▶ **ACTION ITEM**: Print exactly and only the lines that run from the one containing "Lots of sweet" through the end of the material, please, omitting pictures.

*** DATA ***

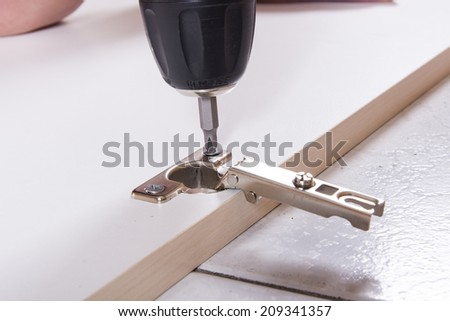 Closeup view of a carpenter building a wooden furniture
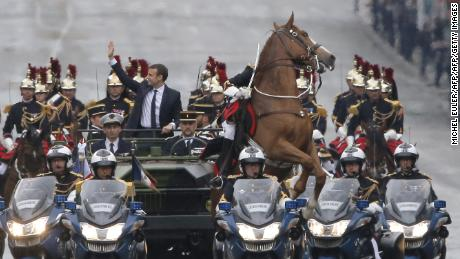 A horse rears during French President Emmanuel Macron's inauguration ceremony. Macron gifted his Chinese counterpart Xi Jinping a horse during his visit to China.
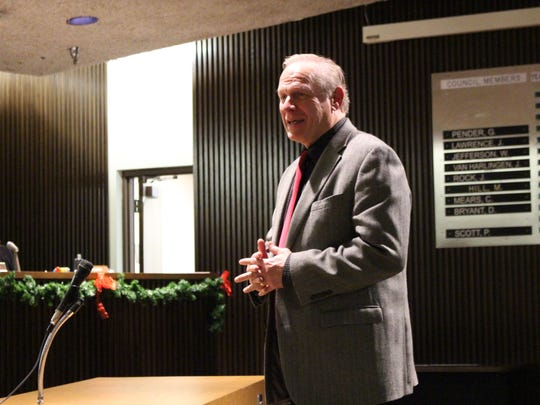 Richland County Juvenile Court Judge Ron Spon speaks to first-ward city councilman Mike Hill on Tuesday, Dec. 19, 2017. Hill is retiring at the end of the year after 22 years on council.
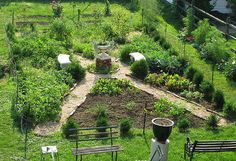 The notion of a potager is the addition of decorative pathways and a creative plan. Two diagonal intersecting gravel paths and circle in the center, create an X-shape that yields four main planting areas. Within the central stone-bordered rondel is a vertical feature, square brick pedestal topped by a planted urn. Space around the pedestal base allows for additional greenery and a pair of curved benches. - cokuke via Atticmag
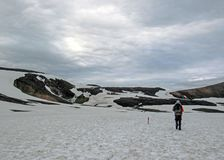 Experienced male hiker hiking alone into the wild admiring geothermal landscape covered with snow, heavy backpack. Travel royalty free stock photography
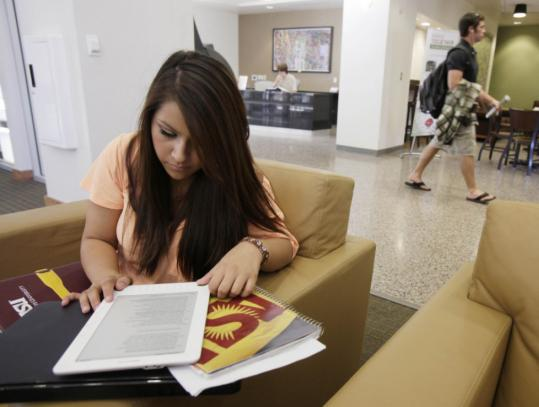 Claire Becerra, a freshman political science major at Arizona State University, uses her Kindle DX for her studies in Tempe. She misses being able to easily take notes.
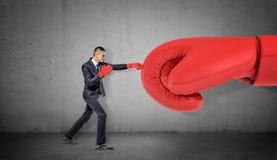 Ένας επιχειρηματίας στα εγκιβωτίζοντας γάντια στο συγκεκριμένο υπόβαθρο τρυπά ένα γιγαντιαίο κόκκινο γάντι με διατρητική μηχανή Στοκ Εικόνες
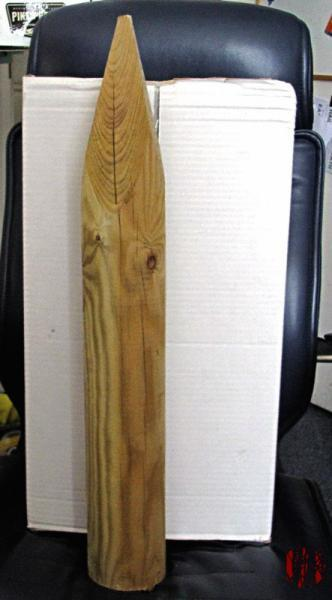 A big wooden stake. Over half a metre long and 15cm wide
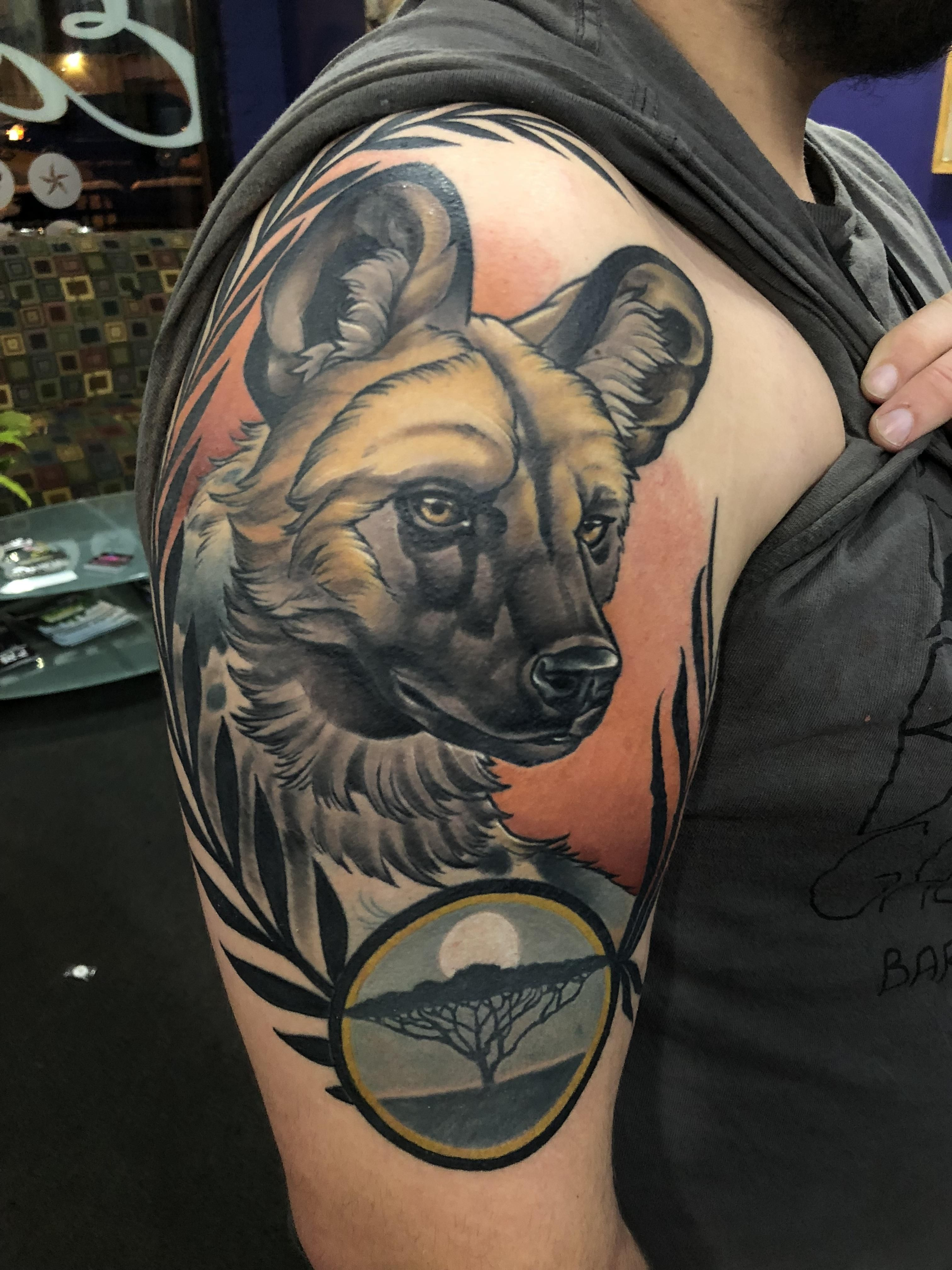African Wild Dog By James Hurley At Eclectic Tattoo Shop In East Lansing Michigan African Wild Dog African Tattoo Africa Tattoos
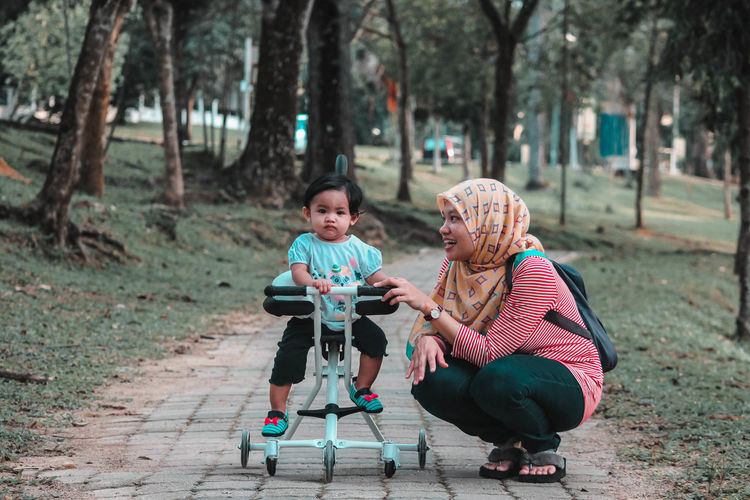 Smiling woman with daughter on toy scooter playing in park
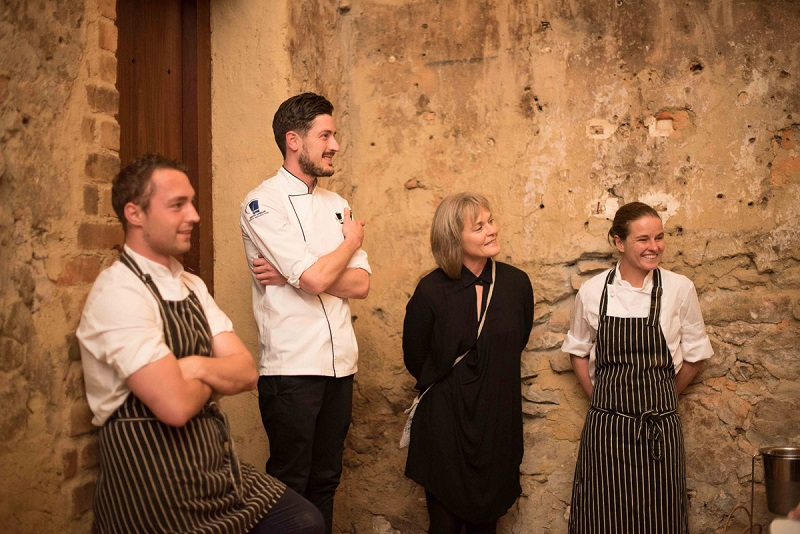 Three chefs and a SecretEATS venue host lean against a wall, smiling and watching guests out of frame.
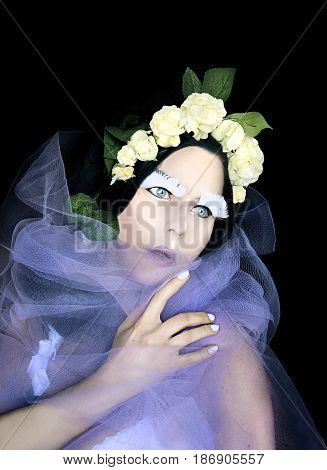 concept portrait of strange woman in white roses wreath with fantasy makeup
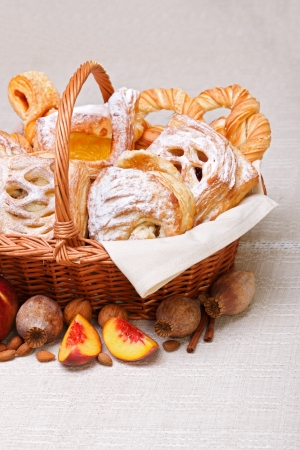 Lots of sweet cakes in basket, fruit and poppy decoration around Stock Photo - 19112031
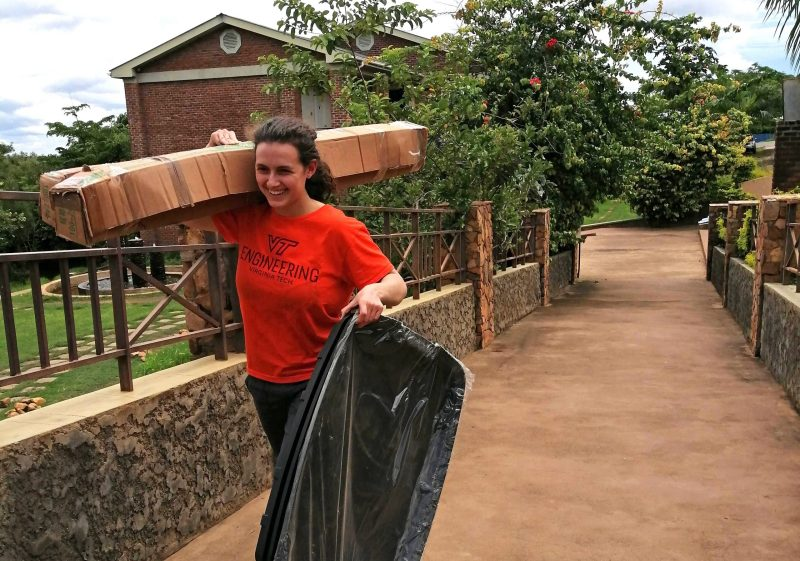 Brianna Friedman, a master's student in mechanical engineering, is wearing an orange VT mechanical engineering shirt and walking across a small bridge while carrying a box on her shoulder and other equipment, aircraft, and supplies in her hand.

*** End of DATA ***

▶ **WRITTEN RESPONSE**:
 Lots of sweet cakes in basket, fruit and poppy decoration around Stock Photo - 19112031
 Brianna Friedman, a master's student in mechanical engineering, is wearing an orange VT mechanical engineering shirt and walking across a small bridge while carrying a box on her shoulder and other equipment, aircraft, and supplies in her hand.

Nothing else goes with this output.